-- BEGIN Supplied passage --

On 2026/2/7 4:10, Bjorn Helgaas wrote:

> On Thu, Jan 29, 2026 at 10:01:03PM +0800, Sizhe Liu wrote:
>> In the current DPC error reporting case, some AER log information is missing.
>>
>> -- Error log abnormal
>> pcieport 0000:20:00.0: DPC: containment event, status: 0x1f11: unmasked uncorrectable error detected
>> (------ AER error log supposed to be printed here, but missing ------)
>> nvme nvme0: frozen state error detected, reset controller
>> {4}[Hardware Error]: Hardware error from APEI Generic Hardware Error Source: 0
>>
>> Cause:
>> In aer_print_error(), PCIe AER errors is reported, and is rate-limited
>> by info->ratelimit_print[i]. There are two entry points for
>> aer_print_error().
>>
>> 1) Native AER
>> aer_isr_one_error_type() -> aer_process_err_devices() ->
>> aer_print_error()
>> 2) DPC
>> dpc_process_error() -> aer_print_error()
>>
>> The value of info->ratelimit_print[i] is initialized correctly in
>> the native AER case:
>> aer_isr_one_error_type() -> find_source_device() ->
>> find_device_iter() -> add_error_device()

-- END Supplied passage --

Exercise objective: Continue the kernel patch discussion about missing AER log output in DPC error reporting, picking up right after its final line.

-- BEGIN Extracted material --

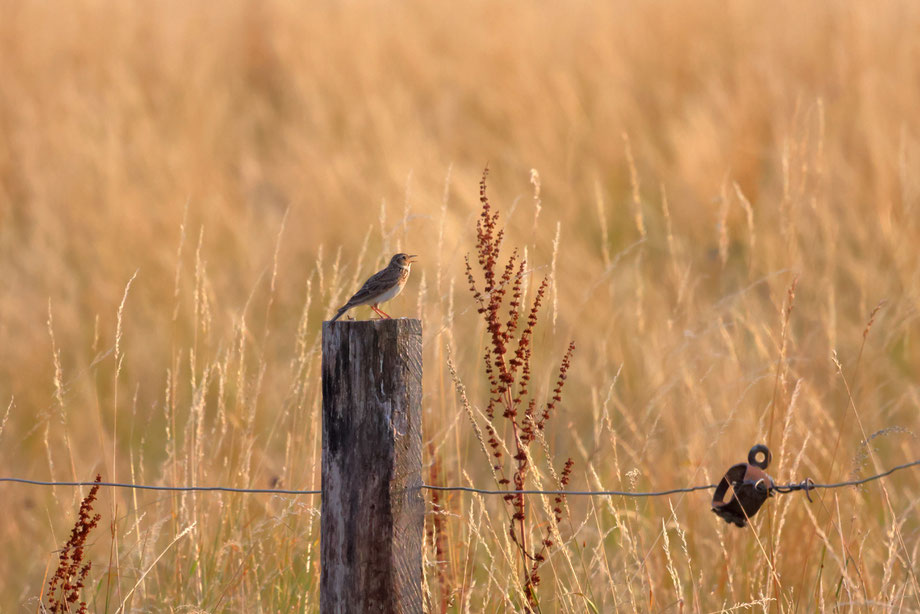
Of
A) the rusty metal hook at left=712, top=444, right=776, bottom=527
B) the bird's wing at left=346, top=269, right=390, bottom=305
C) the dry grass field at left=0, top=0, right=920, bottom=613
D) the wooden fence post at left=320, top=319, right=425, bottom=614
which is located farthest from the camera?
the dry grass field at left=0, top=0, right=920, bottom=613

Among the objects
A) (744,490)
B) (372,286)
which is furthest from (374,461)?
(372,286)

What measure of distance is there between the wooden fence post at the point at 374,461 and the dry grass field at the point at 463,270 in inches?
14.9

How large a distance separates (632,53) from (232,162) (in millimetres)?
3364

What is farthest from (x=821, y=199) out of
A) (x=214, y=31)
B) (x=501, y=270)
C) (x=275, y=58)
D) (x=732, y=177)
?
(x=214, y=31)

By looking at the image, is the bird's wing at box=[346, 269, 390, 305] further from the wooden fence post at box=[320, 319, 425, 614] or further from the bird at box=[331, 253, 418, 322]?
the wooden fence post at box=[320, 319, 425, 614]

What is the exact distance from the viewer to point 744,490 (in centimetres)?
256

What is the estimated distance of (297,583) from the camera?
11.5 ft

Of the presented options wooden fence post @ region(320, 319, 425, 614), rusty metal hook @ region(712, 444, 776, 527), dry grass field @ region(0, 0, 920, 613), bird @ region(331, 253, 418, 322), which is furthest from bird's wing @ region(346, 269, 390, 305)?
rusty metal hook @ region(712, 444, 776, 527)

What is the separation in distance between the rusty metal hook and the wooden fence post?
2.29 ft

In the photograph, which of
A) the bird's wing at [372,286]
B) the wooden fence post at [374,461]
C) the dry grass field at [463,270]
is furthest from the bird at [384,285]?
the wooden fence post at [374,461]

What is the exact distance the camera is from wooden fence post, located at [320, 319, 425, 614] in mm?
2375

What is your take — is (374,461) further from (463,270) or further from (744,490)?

-- END Extracted material --
-- BEGIN Extracted material --

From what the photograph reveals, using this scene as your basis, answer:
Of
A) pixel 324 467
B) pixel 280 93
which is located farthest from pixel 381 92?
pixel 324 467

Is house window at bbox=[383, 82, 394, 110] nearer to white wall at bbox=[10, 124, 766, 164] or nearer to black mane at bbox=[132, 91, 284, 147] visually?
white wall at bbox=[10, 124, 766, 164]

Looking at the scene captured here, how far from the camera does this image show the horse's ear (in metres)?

-- END Extracted material --
-- BEGIN Extracted material --

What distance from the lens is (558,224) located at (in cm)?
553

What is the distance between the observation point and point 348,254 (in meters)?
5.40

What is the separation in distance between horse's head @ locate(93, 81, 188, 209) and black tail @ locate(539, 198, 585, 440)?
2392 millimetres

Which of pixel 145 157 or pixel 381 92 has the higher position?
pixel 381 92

-- END Extracted material --

Exercise response:
>>
>> In the DPC case, info->ratelimit_print[i] is not initialized and
>> alloc by 0 , so in aer_print_error(), it will directly return at line
>> if (!info->ratelimit_print[i])
>> This will result in losing the AER log messages in the DPC case.
>>
>> Solution:
>> 1. Move the initialization of info->ratelimit_print[i] to
>> aer_ratelimit_print_init().
>> 2. Add aer_ratelimit_print_init() in dpc_process_error().
>> 3. Replace the initialization by aer_ratelimit_print_init()in
>> Native AER case.
> I see the problem, and I think you're right that we're not logging any
> AER info for DPC events (including events handled via the EDR path,
> which also calls dpc_process_error()).
>
> Currently we do the ratelimit init in add_error_device(), which also
> includes pci_dev_get() for the device.  I don't see a similar
> pci_dev_get() anywhere in the DPC path.  There is one in the EDR path:
>
>    edr_handle_event
>      acpi_dpc_port_get
>        pci_dev_get                    <--
>      dpc_process_error
>        aer_get_device_error_info(aer_err_info)
>        aer_print_error(aer_err_info)
>      pcie_do_recovery
>      pci_dev_put
>
> Maybe DPC and EDR should be using add_error_device() directly?  It
> seems like holding that reference on the device is important.
I agree with directly using add_error_device() – holding a reference to 
the device is a more robust approach.
Below is the detailed call trace for reference:

DPC path:
     dpc_handler
         add_error_device           <--
         dpc_process_error
             aer_get_device_error_info(aer_err_info)
             aer_print_error(aer_err_info)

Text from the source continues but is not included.